> **What is expected**: Nothing but the lines from the one with "class: Mammalia" through the final line of the listing should appear in the answer, each copied exactly.
*** Begin section ***
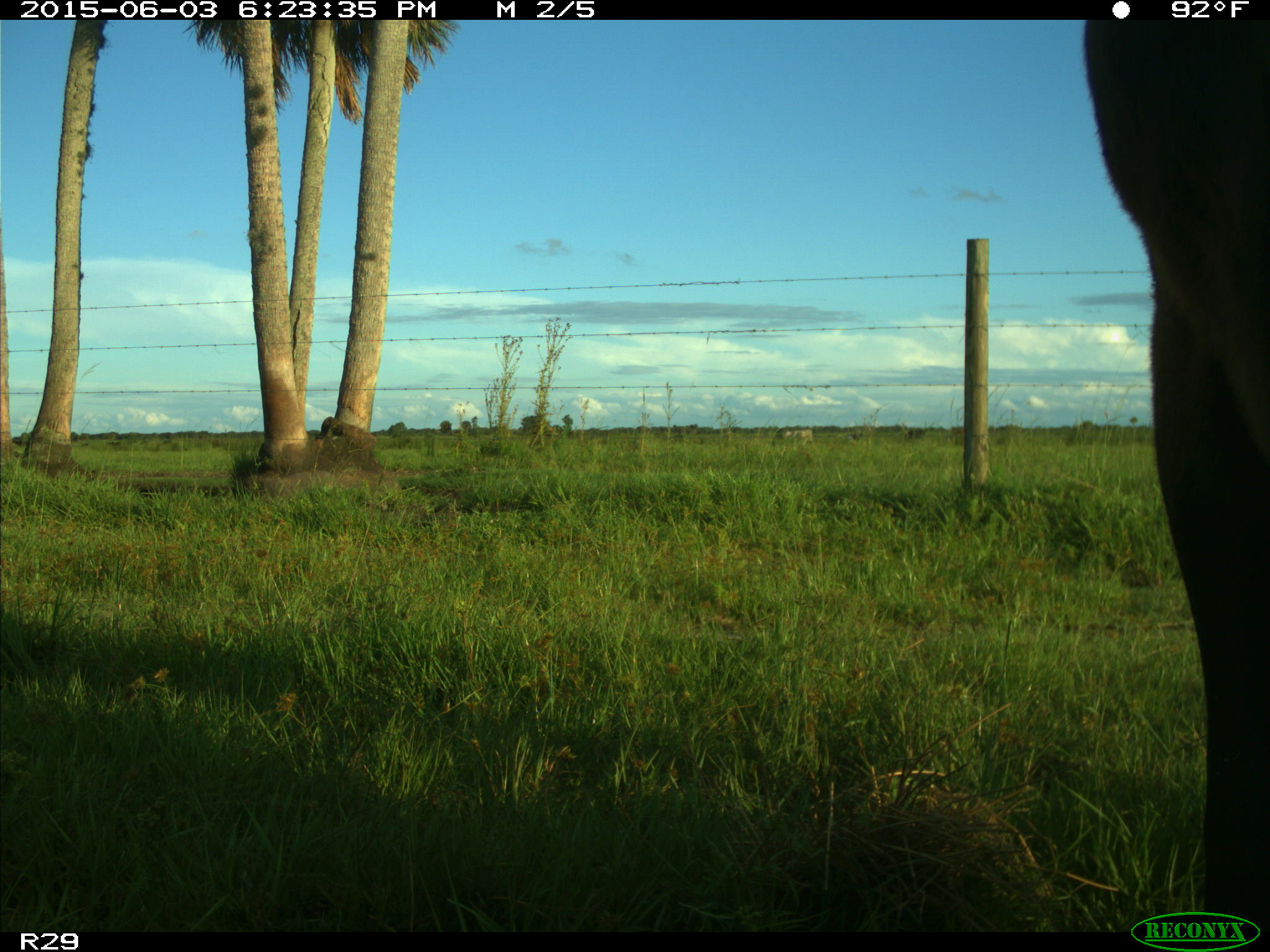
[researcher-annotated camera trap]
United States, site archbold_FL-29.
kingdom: Animalia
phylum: Chordata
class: Mammalia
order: Artiodactyla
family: Bovidae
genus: Bos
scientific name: Bos taurus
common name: domestic cow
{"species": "Bos taurus (domestic cow)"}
*** End section ***
> **Result**:
class: Mammalia
order: Artiodactyla
family: Bovidae
genus: Bos
scientific name: Bos taurus
common name: domestic cow
{"species": "Bos taurus (domestic cow)"}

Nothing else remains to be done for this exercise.